Pull Request

Published in Process on 2022-07-27

The Setup

There is a couple of reasons why I wanted to talk about this: One is my current project; the other one is because some tweets and a Linkedin post that I have seen recently from Dragan Stepanović talking about Pull Requests (PRs).

Some History

I think I am slightly on shaky ground here because I have really bad memory, so happy to be corrected. But when the Linux Kernel moved away from BitKeeper and Linus Torvalds created Git, it was created to support the way that development is done for the Linux Kernel. To submit code to be added to the Linux Kernel it goes through the mailing list.

That is why git-patch and git-send-email exist.

That flow is asynchronous in nature, and relays on having some on people that you don’t know or necessarily truss providing you code. Drive-by coding, as someone put it on twitter (I don’t have a link to that tweet)

When Github was created, they added the idea of Pull Requests quite quickly (again, I can’t find at the moment the original announcement, but I know it was in 2008, same year it was released).

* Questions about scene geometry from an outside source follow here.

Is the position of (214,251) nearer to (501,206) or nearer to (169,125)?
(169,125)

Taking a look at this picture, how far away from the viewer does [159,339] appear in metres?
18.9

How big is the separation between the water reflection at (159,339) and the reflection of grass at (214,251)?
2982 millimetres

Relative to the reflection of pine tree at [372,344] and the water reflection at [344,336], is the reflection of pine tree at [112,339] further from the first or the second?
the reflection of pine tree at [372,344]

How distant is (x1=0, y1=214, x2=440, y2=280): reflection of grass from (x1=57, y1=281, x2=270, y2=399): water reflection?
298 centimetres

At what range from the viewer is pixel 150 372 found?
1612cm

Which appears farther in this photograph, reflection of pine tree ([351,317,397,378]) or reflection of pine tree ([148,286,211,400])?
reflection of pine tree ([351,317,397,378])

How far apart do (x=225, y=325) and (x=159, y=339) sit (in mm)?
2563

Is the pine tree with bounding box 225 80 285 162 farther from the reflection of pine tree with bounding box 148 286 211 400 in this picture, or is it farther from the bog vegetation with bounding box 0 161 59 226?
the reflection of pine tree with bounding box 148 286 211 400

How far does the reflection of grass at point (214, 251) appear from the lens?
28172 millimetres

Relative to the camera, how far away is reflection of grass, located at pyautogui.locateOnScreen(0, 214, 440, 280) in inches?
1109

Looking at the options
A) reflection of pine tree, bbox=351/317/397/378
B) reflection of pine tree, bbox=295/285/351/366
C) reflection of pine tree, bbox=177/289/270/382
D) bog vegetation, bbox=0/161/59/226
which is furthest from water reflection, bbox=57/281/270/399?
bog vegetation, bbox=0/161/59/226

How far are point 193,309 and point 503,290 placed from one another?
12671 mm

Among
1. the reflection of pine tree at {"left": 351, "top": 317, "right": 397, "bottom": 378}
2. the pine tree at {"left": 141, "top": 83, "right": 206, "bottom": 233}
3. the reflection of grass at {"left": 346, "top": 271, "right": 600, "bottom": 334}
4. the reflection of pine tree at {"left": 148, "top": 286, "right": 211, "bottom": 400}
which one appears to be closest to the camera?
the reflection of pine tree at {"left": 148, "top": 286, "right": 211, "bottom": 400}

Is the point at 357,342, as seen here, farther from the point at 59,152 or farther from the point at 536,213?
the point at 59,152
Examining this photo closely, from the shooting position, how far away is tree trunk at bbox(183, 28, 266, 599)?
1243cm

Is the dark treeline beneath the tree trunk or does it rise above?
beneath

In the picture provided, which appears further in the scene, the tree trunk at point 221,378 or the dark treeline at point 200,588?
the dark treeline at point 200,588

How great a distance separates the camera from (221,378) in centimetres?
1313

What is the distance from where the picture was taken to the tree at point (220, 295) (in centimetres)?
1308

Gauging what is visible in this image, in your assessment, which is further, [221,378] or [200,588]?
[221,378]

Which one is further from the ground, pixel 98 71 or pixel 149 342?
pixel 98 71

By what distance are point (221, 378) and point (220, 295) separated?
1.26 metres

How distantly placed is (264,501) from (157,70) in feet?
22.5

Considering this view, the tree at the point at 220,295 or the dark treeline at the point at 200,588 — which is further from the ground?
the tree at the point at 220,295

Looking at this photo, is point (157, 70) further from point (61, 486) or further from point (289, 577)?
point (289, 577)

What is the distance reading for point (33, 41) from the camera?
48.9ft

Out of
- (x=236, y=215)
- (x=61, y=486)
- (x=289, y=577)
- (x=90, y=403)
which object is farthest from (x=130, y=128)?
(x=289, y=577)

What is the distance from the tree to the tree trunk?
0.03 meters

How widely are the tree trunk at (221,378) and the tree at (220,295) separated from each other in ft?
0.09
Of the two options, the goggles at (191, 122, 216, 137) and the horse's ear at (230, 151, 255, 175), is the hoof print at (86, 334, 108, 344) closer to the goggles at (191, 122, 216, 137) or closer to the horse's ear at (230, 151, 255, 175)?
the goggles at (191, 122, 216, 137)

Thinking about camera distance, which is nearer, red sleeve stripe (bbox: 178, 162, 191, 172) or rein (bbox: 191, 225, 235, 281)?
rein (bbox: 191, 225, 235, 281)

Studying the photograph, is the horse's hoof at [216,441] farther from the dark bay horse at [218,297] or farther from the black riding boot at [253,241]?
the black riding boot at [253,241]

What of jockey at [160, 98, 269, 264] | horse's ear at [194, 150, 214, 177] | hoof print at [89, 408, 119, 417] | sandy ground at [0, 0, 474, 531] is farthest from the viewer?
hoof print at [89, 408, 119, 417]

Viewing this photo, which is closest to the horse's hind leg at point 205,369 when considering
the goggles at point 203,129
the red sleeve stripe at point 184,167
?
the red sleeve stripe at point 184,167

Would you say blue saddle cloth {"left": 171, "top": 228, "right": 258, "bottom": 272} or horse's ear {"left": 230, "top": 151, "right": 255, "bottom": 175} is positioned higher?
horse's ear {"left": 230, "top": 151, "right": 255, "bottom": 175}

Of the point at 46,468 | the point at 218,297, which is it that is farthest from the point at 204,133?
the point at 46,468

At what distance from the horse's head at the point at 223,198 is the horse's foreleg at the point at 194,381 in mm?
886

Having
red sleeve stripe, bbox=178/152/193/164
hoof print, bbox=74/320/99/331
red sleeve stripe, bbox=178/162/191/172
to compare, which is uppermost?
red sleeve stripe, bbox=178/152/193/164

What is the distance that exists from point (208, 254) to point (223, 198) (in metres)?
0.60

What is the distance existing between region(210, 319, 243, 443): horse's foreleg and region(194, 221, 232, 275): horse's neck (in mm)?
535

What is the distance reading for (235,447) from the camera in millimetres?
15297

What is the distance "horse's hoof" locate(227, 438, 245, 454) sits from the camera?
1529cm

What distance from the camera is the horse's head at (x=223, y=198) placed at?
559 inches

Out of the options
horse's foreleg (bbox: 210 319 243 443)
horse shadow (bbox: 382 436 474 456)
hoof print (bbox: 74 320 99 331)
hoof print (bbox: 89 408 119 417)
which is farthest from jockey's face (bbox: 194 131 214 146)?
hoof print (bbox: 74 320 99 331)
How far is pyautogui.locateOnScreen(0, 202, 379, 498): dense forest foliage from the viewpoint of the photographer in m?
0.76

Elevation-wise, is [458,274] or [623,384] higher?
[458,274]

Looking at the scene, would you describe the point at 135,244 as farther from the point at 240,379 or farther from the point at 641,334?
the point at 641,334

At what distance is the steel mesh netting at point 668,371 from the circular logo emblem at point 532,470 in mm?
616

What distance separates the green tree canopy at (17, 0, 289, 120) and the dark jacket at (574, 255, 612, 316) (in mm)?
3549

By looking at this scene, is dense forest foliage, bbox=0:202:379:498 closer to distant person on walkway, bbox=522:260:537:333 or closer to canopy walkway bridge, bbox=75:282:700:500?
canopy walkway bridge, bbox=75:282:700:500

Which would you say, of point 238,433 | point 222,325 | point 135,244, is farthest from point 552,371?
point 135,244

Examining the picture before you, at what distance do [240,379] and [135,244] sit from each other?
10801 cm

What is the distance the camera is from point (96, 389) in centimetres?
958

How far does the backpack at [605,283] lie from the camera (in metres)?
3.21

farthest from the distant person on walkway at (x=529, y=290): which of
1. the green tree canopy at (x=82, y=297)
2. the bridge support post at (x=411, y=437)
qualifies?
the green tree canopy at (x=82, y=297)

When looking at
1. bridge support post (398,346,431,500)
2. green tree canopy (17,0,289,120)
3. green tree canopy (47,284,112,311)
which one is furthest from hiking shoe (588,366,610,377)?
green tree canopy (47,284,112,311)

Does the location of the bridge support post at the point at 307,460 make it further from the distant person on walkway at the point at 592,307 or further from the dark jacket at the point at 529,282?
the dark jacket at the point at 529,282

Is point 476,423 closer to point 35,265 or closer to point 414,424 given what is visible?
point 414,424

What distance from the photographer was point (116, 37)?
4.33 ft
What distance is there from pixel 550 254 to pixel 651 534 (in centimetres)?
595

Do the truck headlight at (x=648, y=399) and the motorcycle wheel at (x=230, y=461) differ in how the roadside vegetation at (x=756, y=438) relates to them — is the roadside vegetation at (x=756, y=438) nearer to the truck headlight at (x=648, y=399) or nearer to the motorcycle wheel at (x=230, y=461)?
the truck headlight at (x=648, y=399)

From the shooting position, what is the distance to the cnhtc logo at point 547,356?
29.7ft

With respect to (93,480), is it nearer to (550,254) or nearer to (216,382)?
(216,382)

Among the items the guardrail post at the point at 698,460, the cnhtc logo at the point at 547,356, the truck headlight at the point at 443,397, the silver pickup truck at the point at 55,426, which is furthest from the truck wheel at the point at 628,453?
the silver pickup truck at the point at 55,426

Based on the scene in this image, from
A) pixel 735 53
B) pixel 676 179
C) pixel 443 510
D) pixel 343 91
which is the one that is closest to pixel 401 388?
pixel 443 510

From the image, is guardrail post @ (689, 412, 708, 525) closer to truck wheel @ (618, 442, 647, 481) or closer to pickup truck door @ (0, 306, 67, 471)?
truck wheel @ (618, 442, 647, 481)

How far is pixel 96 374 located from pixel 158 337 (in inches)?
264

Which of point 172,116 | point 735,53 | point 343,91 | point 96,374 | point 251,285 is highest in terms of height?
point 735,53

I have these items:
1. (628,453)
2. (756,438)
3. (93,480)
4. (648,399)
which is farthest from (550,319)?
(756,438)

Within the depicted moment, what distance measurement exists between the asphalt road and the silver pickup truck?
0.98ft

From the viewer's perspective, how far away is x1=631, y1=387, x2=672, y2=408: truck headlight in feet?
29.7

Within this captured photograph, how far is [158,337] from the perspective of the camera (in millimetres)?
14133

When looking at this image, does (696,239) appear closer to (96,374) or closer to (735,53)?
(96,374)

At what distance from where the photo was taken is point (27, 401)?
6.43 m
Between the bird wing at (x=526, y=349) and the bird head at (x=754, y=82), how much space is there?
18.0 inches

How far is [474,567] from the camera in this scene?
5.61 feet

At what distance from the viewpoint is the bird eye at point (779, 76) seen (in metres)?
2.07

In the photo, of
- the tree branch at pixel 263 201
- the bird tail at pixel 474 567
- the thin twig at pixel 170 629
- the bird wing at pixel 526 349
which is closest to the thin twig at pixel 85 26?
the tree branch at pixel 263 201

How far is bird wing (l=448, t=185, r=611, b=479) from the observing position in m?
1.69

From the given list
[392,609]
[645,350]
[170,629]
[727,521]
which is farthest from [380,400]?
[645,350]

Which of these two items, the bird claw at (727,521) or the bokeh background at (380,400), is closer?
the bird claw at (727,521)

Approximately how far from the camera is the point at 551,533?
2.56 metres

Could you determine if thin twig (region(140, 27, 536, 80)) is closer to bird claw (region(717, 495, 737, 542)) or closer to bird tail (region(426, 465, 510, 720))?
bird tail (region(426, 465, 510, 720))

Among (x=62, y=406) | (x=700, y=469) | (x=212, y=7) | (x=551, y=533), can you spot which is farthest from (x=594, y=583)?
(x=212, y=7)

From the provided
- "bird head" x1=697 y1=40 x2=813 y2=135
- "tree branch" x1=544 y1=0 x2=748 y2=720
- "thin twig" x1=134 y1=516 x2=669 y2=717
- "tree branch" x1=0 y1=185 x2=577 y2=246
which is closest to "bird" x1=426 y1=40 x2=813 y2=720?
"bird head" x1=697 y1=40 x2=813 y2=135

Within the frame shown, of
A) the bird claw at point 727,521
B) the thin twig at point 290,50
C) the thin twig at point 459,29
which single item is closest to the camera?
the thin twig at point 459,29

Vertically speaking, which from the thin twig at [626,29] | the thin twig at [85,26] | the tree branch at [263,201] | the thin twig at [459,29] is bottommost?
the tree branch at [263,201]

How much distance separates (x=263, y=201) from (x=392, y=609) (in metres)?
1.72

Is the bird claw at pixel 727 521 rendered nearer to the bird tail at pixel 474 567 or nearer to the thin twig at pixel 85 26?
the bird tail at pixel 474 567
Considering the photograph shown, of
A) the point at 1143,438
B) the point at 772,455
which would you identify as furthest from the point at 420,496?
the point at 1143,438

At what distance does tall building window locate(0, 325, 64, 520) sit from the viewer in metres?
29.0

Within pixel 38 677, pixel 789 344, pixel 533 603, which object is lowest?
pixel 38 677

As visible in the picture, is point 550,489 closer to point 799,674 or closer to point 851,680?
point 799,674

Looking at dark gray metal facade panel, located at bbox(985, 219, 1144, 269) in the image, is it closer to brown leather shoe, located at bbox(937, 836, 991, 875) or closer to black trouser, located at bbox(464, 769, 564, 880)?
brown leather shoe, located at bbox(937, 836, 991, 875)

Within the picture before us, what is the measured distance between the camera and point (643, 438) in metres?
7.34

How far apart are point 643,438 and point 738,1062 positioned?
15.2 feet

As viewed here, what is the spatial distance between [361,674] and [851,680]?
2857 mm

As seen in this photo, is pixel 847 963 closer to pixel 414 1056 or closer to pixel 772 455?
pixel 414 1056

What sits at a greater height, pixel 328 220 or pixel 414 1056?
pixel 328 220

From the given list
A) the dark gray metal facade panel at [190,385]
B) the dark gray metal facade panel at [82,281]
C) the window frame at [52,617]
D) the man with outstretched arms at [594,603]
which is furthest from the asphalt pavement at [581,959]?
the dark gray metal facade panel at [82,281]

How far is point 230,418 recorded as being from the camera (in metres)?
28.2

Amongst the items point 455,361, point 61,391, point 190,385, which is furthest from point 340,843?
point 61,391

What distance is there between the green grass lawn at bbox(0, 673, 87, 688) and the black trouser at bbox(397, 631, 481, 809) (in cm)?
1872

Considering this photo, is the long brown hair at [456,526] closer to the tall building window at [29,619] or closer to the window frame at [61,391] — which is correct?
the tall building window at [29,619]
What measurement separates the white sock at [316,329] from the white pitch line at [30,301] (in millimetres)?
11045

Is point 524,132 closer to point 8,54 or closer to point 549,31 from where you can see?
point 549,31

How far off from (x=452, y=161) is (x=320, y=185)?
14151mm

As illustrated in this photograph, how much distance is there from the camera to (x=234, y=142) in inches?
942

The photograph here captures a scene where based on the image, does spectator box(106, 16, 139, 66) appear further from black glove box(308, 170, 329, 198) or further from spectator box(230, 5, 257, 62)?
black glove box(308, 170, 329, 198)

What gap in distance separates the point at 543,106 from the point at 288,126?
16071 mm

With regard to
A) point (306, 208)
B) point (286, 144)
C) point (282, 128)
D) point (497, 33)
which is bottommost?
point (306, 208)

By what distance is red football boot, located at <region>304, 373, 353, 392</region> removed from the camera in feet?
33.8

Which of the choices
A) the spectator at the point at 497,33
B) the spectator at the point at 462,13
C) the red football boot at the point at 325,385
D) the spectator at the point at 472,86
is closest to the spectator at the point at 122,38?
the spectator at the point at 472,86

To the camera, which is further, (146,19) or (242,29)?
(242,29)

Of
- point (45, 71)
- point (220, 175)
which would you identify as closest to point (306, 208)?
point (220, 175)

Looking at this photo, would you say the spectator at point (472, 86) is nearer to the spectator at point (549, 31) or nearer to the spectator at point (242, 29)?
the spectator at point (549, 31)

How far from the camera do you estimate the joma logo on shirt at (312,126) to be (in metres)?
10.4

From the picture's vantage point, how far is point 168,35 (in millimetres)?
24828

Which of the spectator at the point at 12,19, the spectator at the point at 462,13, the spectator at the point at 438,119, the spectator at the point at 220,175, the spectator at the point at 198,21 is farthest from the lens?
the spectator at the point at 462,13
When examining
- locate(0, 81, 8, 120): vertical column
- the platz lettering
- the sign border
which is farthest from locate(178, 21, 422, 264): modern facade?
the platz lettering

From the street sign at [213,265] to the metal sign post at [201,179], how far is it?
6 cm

While for the Linux Kernel the email flow is what they do and how they like to operate, for most other people doing any kind of OSS, is a bit too much involvement. Pull Requests were a different way to solve the issue of asynchronicity and low trust

The previous iteration

Before Pull Requests became a thing, companies would have Code Reviews, which will be someone (usually more senior) sitting with the writer of the code, to review what it was done before it was merged/deployed. Maybe some people did it already asynchronously, but I’ve seen it always done synchronously, that’s it, both people sitting together on the same machine going through the code.

Code Reviews are about solving the issue of low trust synchronously.

But that is difficult, means someone has to stop what they are doing to achieve the code review, or the person that wrote the code sit on their thumbs until someone could go to do the Code Review with them.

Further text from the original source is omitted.